Human geography is concerned with the interaction of humankind with the planet, for better or worse. While producing this issue the editorial team found themselves considering that interface in two realms: on land and under the sea.
The Three Kings Islands were inhabited by Maori for centuries, and visited by the first European explorer to sight these shores, Abel Janzoon Tasman. Tasman arrived at these islands some 53 kilometres north of the mainland in 1643 searching for fresh water, of which he was desperately short. He found none, but noted the presence of Maori and the absence of trees, which had been cut down to make way for crops. Marion du Fresne witnessed a similar scene 130 years later, though by that time every square inch of Great Island had been cleared and cultivated but for the cliffs. Maori continued to live on the islands until about 1840. In 1889, two goats were introduced to provide ready roasts in the event of a shipwreck. Needless to say, they decimated the bush that remained and multiplied in number to 393.
Since then the Three Kings have had little human contact save for commercial fishing boats sweeping the waters with nets or recreational fishers reeling in marlin. Yet even this light brush with humanity has left the marine environment around these islands dramatically changed. According to a team of scientists from five institutions that visited in April, there is a profound absence of apex predators—sharks, marlin, kingfish and grouper—that might be expected in an ecologically unmodified environment.

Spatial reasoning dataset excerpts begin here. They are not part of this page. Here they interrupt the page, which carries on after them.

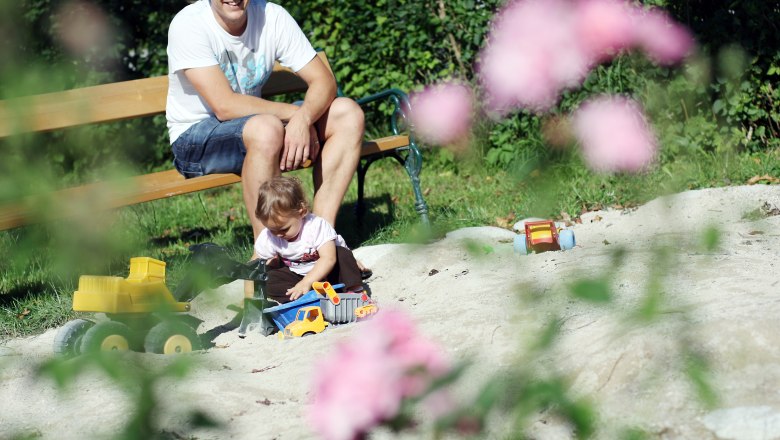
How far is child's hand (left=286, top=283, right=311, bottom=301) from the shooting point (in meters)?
3.38

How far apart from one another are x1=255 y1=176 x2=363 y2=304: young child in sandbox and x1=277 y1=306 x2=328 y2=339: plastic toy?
135 mm

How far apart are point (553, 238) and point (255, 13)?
170cm

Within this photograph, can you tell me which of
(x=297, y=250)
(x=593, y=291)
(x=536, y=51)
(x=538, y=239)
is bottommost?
(x=538, y=239)

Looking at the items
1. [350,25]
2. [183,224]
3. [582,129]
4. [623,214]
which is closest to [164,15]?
[350,25]

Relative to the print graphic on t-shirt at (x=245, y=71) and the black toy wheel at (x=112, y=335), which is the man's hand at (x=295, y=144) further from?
the black toy wheel at (x=112, y=335)

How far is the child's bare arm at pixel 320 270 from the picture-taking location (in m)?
3.39

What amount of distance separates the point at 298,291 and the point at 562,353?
137 cm

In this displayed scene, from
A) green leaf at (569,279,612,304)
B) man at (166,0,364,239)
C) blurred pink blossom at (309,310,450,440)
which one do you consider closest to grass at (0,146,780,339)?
man at (166,0,364,239)

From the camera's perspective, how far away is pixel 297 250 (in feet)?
11.6

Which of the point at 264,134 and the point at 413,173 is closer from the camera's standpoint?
the point at 264,134

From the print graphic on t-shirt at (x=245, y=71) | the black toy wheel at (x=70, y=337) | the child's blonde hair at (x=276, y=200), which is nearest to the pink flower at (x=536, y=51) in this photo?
the black toy wheel at (x=70, y=337)

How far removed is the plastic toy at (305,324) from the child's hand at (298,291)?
11cm

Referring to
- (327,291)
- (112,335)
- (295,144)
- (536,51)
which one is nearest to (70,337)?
(112,335)

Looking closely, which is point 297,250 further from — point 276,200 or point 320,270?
point 276,200
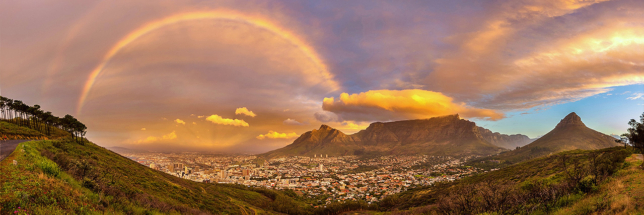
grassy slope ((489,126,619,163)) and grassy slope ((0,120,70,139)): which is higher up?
grassy slope ((0,120,70,139))

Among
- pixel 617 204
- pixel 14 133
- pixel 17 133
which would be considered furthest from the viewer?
pixel 17 133

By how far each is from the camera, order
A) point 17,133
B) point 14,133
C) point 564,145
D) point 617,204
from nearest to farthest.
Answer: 1. point 617,204
2. point 14,133
3. point 17,133
4. point 564,145

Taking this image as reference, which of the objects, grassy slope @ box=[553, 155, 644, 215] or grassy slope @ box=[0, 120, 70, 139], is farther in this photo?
grassy slope @ box=[0, 120, 70, 139]

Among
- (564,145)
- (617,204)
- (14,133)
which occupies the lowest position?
(564,145)

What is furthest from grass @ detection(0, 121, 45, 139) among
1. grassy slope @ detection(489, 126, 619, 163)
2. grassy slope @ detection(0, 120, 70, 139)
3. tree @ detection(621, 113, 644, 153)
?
grassy slope @ detection(489, 126, 619, 163)

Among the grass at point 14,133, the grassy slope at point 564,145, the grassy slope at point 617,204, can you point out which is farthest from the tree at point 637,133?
the grassy slope at point 564,145

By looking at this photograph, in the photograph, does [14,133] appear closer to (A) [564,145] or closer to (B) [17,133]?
(B) [17,133]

Here then, from the very first, is the history of New Zealand in microcosm: human arrival, land clearance, cultivation, agriculture and the selective exploitation of the marine realm that removes an entire category of life.
Closer to the other end of the country is another object lesson in human geography. The history of East Otago has left a deep imprint on the land. From mud banks and river mouths, archaeological evidence erupts which speaks of the region’s prehistory. Sediment at Shag Point carries the bones of plesiosaurs, and further inland, where there were once dense forests, lie the remains of moa and Haast eagles. The bush was cleared by the first humans to set foot here, and moa were a plentiful prey, for a time. Whalers and sealers, then missionaries and crofters, pastures and fences left their mark on a landscape that kept giving: sheep, wool… gold. Then milk, and more gold.
Families and towns, layers of human relationships and social wealth, gave this corner of New Zealand a timeless quality, even as farming and mining was changing it before their eyes.
We idealise these social beginnings and rightly feel connected to the spirit and determination of pioneers—both Maori and Pakeha—who laid the foundations of what we now realise is a culture to be proud of.
But these lessons in human geography also have an unsettling quality. The wild, rugged frontier of New Zealand that also forms part of our collective mythology has been largely denuded and tamed. Its rivers turn turbines, its rolling hills now feed our stock within electric fences. The Haast eagle no longer casts a shadow here, and even the predators of the deep are conspicuously absent.
Both Maori and Pakeha came to New Zealand in search of a new land in which to fashion a new society. But what ultimately resulted was not dissimilar to the civilisations they had left. It was human nature that needed to change. It still does.